◆ **Selected excerpt**
╔══
Live coding 10

Not sure how you came to this state but when running programs in the background from a terminal you can do this

program_to_run & 2>&1 > s.txt

This redirects the error output 2 = stderr coupled with the standard output 1 = stdout to a text file that can be viewed afterward via the usual processes

I don’t think that fixes Radek’s issue, since his messages are being generated by ssh trying to create a tunnel AFAICT.


Yes, yes, yes, I think that is what is happening :slight_smile: I wonder if others also suffer from this? I bet they do!

Thank you for your answer @RogerS49 nonetheless, that stderr redirection is something I know exists, but never got the finer points on how it works! Appreciate you sharing your thoughts!

In the first 6 minutes of this walk thru video a question was posed regarding Conditional Probabilities.
I would like to suggest to Daniel a python Probabilistic programming languages (PPLs) package named pyro-ppl.
This package was originated by UBER AI to determine routes etc in setting up there business.
It has since been open sourced and taken on as a Linux Project and is currently updated.
The package extends and builds on python and pytorch.distributions and is also influenced by the Edward python package. With this package you can build other distributions based on your priors and likelihoods.
It works very similar to TensorFlow Probability but possibly easier to work with.
Hope this information is of some use.

Pyro Documentation

If we use batchnorm I don’t think gradient accumulation will be mathematically identical. Though it still works fairly well so not too much of a problem. I ran into this previously when testing that fp16+Grad accum was working correctly.It is mathematically equivalent with layernorm/instance norm.
╚══
◆ **A run of records**
╔══
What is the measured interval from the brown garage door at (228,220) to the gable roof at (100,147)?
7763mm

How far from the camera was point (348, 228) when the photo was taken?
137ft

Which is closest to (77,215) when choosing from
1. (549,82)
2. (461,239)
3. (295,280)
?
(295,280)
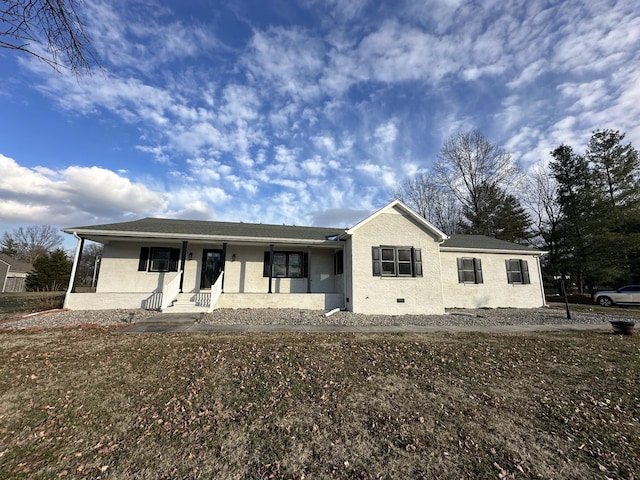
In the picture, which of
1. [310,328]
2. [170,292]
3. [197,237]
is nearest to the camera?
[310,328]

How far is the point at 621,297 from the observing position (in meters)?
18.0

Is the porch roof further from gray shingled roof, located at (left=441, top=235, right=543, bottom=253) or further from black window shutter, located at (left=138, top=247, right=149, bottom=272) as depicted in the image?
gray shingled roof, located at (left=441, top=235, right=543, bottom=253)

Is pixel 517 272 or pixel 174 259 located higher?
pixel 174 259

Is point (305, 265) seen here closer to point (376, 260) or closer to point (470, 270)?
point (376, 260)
╚══
╔══
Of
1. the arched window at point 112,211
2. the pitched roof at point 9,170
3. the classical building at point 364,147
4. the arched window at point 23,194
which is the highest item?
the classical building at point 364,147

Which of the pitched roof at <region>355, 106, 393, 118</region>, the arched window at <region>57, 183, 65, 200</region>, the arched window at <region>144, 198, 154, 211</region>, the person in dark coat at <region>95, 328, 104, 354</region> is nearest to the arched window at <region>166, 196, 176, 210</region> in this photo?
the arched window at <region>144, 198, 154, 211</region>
╚══
╔══
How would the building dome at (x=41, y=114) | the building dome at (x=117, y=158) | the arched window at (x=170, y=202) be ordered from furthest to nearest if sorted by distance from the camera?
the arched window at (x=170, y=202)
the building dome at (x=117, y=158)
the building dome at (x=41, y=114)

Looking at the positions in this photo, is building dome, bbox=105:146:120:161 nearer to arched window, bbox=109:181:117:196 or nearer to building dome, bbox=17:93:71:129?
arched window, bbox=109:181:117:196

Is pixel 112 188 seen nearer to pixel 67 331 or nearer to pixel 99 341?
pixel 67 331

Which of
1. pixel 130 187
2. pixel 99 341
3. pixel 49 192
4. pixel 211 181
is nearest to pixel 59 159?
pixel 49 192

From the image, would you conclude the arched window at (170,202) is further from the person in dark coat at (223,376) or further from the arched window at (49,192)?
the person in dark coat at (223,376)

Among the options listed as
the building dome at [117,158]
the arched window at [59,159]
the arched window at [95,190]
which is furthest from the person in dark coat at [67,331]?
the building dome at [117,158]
╚══
◆ **Tasks to carry out**
**A.** In the live coding thread, which group originated the pyro-ppl package?
**B.** Copy the stretch of the live coding thread from "Thank you for" through "to work with.".

◆ **Results by task**
**A.** UBER AI

**B.**
Thank you for your answer @RogerS49 nonetheless, that stderr redirection is something I know exists, but never got the finer points on how it works! Appreciate you sharing your thoughts!

In the first 6 minutes of this walk thru video a question was posed regarding Conditional Probabilities.
I would like to suggest to Daniel a python Probabilistic programming languages (PPLs) package named pyro-ppl.
This package was originated by UBER AI to determine routes etc in setting up there business.
It has since been open sourced and taken on as a Linux Project and is currently updated.
The package extends and builds on python and pytorch.distributions and is also influenced by the Edward python package. With this package you can build other distributions based on your priors and likelihoods.
It works very similar to TensorFlow Probability but possibly easier to work with.